Items excerpted from a collection:
>>>>

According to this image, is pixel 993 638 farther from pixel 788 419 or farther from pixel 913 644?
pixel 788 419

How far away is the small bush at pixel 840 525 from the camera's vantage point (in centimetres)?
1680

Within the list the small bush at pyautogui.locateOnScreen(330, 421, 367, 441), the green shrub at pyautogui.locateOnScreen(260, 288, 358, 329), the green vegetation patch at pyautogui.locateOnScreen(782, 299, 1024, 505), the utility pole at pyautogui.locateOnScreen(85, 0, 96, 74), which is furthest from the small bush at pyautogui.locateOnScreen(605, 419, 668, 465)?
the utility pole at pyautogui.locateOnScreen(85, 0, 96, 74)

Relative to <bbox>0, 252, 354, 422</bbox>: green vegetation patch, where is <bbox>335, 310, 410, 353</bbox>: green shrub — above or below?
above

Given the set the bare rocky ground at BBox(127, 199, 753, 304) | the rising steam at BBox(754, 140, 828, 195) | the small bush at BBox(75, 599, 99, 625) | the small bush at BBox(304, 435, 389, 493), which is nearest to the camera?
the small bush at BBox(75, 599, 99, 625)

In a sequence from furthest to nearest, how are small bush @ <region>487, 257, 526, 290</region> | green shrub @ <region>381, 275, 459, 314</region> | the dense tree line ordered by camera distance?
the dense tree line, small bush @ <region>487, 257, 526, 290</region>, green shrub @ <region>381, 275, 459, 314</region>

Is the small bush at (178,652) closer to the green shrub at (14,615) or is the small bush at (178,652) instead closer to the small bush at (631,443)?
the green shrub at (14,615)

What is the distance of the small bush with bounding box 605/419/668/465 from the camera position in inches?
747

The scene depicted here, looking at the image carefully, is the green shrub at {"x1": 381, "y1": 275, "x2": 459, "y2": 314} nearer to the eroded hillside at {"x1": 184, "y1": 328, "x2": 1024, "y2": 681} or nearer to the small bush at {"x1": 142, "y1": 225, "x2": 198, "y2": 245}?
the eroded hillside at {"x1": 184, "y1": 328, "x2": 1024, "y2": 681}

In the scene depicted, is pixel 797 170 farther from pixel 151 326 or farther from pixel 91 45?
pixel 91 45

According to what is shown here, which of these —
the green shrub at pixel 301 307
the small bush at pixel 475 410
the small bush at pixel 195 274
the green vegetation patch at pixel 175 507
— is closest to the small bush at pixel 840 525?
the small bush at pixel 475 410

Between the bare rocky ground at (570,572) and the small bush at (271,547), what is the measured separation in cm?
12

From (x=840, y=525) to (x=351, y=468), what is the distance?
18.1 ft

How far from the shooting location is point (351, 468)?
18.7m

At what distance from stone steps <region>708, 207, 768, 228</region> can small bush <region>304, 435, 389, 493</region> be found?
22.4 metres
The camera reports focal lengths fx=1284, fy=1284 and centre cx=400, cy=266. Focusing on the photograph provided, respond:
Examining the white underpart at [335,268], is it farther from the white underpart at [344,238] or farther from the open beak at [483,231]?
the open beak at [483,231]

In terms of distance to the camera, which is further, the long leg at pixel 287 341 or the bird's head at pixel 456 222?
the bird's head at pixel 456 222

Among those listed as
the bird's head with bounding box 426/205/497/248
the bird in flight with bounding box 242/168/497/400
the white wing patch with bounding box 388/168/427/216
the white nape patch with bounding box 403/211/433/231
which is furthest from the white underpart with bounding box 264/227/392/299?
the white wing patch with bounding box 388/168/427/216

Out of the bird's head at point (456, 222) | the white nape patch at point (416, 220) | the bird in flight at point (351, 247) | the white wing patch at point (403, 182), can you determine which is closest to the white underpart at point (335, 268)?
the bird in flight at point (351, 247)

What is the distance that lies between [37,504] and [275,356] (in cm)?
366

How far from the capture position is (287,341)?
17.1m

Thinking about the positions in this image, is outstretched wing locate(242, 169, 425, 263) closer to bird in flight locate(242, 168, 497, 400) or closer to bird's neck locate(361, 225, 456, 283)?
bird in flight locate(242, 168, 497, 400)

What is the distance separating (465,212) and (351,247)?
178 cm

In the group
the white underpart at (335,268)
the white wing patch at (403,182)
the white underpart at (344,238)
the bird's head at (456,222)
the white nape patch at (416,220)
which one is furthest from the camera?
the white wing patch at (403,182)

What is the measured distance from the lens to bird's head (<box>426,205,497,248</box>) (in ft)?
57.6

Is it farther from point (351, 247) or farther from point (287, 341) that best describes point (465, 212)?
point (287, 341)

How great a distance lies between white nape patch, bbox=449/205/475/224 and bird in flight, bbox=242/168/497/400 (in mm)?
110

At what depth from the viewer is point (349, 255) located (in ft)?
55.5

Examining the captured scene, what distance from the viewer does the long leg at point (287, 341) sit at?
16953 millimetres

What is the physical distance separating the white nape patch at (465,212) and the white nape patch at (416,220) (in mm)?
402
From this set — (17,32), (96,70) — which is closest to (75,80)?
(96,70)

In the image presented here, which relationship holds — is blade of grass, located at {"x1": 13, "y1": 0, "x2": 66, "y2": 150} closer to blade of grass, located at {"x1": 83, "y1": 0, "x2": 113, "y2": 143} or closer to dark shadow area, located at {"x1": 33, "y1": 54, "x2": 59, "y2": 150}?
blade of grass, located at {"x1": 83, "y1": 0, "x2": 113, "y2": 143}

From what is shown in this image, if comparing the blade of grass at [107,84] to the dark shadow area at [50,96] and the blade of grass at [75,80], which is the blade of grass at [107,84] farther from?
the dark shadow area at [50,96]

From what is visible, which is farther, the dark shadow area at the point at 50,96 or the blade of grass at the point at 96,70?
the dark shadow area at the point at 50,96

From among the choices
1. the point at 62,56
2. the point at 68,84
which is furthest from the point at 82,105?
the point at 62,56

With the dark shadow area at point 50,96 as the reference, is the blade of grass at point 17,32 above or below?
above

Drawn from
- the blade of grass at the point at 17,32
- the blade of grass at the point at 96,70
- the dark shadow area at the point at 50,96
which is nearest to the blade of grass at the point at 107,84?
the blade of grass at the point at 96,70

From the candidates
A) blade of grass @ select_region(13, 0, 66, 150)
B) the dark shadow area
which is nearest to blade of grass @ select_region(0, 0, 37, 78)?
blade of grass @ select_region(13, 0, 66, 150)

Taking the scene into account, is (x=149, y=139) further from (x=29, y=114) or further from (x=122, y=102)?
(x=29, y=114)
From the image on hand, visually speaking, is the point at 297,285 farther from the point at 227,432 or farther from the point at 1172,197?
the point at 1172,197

<<<<

Instructions for the task: Could you rewrite all the items above, renaming "rising steam" to "drifting vapor" wherever it occurs and leaving everything else unchanged?

Answer to this exercise:
According to this image, is pixel 993 638 farther from pixel 788 419 or farther from pixel 913 644?
pixel 788 419

How far away is the small bush at pixel 840 525 from the camera's vantage point (in centimetres)?
1680

Within the list the small bush at pyautogui.locateOnScreen(330, 421, 367, 441), the green shrub at pyautogui.locateOnScreen(260, 288, 358, 329), the green vegetation patch at pyautogui.locateOnScreen(782, 299, 1024, 505), the utility pole at pyautogui.locateOnScreen(85, 0, 96, 74), which is furthest from the small bush at pyautogui.locateOnScreen(605, 419, 668, 465)?
the utility pole at pyautogui.locateOnScreen(85, 0, 96, 74)

Relative to <bbox>0, 252, 354, 422</bbox>: green vegetation patch, where is <bbox>335, 310, 410, 353</bbox>: green shrub — above or below?
above

Given the set the bare rocky ground at BBox(127, 199, 753, 304) | the drifting vapor at BBox(754, 140, 828, 195) | the small bush at BBox(75, 599, 99, 625) | the small bush at BBox(304, 435, 389, 493), which is nearest to the camera?
the small bush at BBox(75, 599, 99, 625)

In a sequence from furthest to nearest, how are small bush @ <region>487, 257, 526, 290</region> | green shrub @ <region>381, 275, 459, 314</region> | the dense tree line ordered by camera distance?
the dense tree line, small bush @ <region>487, 257, 526, 290</region>, green shrub @ <region>381, 275, 459, 314</region>

Is the small bush at (178,652) closer to the green shrub at (14,615) or is the small bush at (178,652) instead closer to the small bush at (631,443)?
the green shrub at (14,615)

What is the distance of the small bush with bounding box 605/419/668/465 from the camera position in inches?
747

The scene depicted here, looking at the image carefully, is the green shrub at {"x1": 381, "y1": 275, "x2": 459, "y2": 314} nearer to the eroded hillside at {"x1": 184, "y1": 328, "x2": 1024, "y2": 681} or nearer to the small bush at {"x1": 142, "y1": 225, "x2": 198, "y2": 245}?
the eroded hillside at {"x1": 184, "y1": 328, "x2": 1024, "y2": 681}

In the scene depicted, is pixel 797 170 farther from pixel 151 326 or farther from pixel 91 45?
pixel 91 45

According to what is shown here, which of these —
the green shrub at pixel 301 307
the small bush at pixel 475 410
the small bush at pixel 195 274
the green vegetation patch at pixel 175 507
— is closest to the small bush at pixel 840 525?
the small bush at pixel 475 410

Between the bare rocky ground at (570,572) and the small bush at (271,547), what is the measured separation in cm?
12

From (x=840, y=525) to (x=351, y=468), what is the distance?
18.1 ft

How far from the shooting location is point (351, 468)?
18.7m

At what distance from stone steps <region>708, 207, 768, 228</region> can small bush <region>304, 435, 389, 493</region> be found?
22.4 metres
The camera reports focal lengths fx=1284, fy=1284 and centre cx=400, cy=266. Focusing on the photograph provided, respond:
Examining the white underpart at [335,268], is it farther from the white underpart at [344,238] or farther from the open beak at [483,231]?
the open beak at [483,231]

In terms of distance to the camera, which is further, the long leg at pixel 287 341 or the bird's head at pixel 456 222?
the bird's head at pixel 456 222

Among those listed as
the bird's head with bounding box 426/205/497/248
the bird in flight with bounding box 242/168/497/400
the white wing patch with bounding box 388/168/427/216
the white nape patch with bounding box 403/211/433/231
which is furthest from the white underpart with bounding box 264/227/392/299?
the white wing patch with bounding box 388/168/427/216

Out of the bird's head at point (456, 222) | the white nape patch at point (416, 220) | the bird in flight at point (351, 247) | the white wing patch at point (403, 182), can you determine which is closest to the white underpart at point (335, 268)?
the bird in flight at point (351, 247)

What is the distance that lies between [37,504] and [275,356] (in cm)?
366

How far from the capture position is (287,341)?
17.1m

Thinking about the positions in this image, is outstretched wing locate(242, 169, 425, 263) closer to bird in flight locate(242, 168, 497, 400) or closer to bird's neck locate(361, 225, 456, 283)?
bird in flight locate(242, 168, 497, 400)

What is the distance separating (465,212) and (351,247)?
178 cm

In the group
the white underpart at (335,268)
the white wing patch at (403,182)
the white underpart at (344,238)
the bird's head at (456,222)
the white nape patch at (416,220)
which one is furthest from the camera?
the white wing patch at (403,182)

What is the measured distance from the lens to bird's head (<box>426,205,497,248</box>) (in ft)?
57.6

Is it farther from point (351, 247) or farther from point (287, 341) that best describes point (465, 212)?
point (287, 341)

How great a distance lies between white nape patch, bbox=449/205/475/224 and bird in flight, bbox=242/168/497/400 (in mm)?
110

At what depth from the viewer is point (349, 255) located (in ft)?
55.5

Examining the captured scene, what distance from the viewer does the long leg at point (287, 341) sit at?
16953 millimetres

What is the physical distance separating the white nape patch at (465,212) and the white nape patch at (416,220) (in mm)?
402
From this set — (17,32), (96,70) — which is closest to (75,80)?
(96,70)

In the image presented here, which relationship holds — is blade of grass, located at {"x1": 13, "y1": 0, "x2": 66, "y2": 150} closer to blade of grass, located at {"x1": 83, "y1": 0, "x2": 113, "y2": 143} or closer to dark shadow area, located at {"x1": 33, "y1": 54, "x2": 59, "y2": 150}?
blade of grass, located at {"x1": 83, "y1": 0, "x2": 113, "y2": 143}

From what is shown in this image, if comparing the blade of grass at [107,84] to the dark shadow area at [50,96] and the blade of grass at [75,80], which is the blade of grass at [107,84] farther from?
the dark shadow area at [50,96]

From what is visible, which is farther, the dark shadow area at the point at 50,96 or the blade of grass at the point at 96,70?
the dark shadow area at the point at 50,96

From among the choices
1. the point at 62,56
2. the point at 68,84
which is furthest from the point at 82,105?
the point at 62,56

With the dark shadow area at point 50,96 as the reference, is the blade of grass at point 17,32 above or below?
above

Drawn from
- the blade of grass at the point at 17,32
- the blade of grass at the point at 96,70
- the dark shadow area at the point at 50,96
which is nearest to the blade of grass at the point at 107,84?
the blade of grass at the point at 96,70

From the candidates
A) blade of grass @ select_region(13, 0, 66, 150)
B) the dark shadow area
which is nearest to blade of grass @ select_region(0, 0, 37, 78)?
blade of grass @ select_region(13, 0, 66, 150)

Taking the scene into account, is (x=149, y=139) further from (x=29, y=114) or further from (x=122, y=102)?
(x=29, y=114)
From the image on hand, visually speaking, is the point at 297,285 farther from the point at 227,432 or farther from the point at 1172,197?
the point at 1172,197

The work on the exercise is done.